WHAT IS EXPECTED: Take the records underneath and set them down exactly.

Start of RECORD SET

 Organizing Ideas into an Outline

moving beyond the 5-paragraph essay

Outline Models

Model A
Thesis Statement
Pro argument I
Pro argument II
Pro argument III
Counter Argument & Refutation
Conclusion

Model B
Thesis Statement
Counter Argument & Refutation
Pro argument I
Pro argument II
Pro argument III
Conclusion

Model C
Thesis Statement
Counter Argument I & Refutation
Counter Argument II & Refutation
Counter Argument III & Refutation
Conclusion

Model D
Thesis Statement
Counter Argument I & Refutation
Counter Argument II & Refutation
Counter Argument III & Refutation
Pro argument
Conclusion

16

End of RECORD SET

RESULT OF THE EXERCISE:
 Organizing Ideas into an Outline

moving beyond the 5-paragraph essay

Outline Models

Model A
Thesis Statement
Pro argument I
Pro argument II
Pro argument III
Counter Argument & Refutation
Conclusion

Model B
Thesis Statement
Counter Argument & Refutation
Pro argument I
Pro argument II
Pro argument III
Conclusion

Model C
Thesis Statement
Counter Argument I & Refutation
Counter Argument II & Refutation
Counter Argument III & Refutation
Conclusion

Model D
Thesis Statement
Counter Argument I & Refutation
Counter Argument II & Refutation
Counter Argument III & Refutation
Pro argument
Conclusion

16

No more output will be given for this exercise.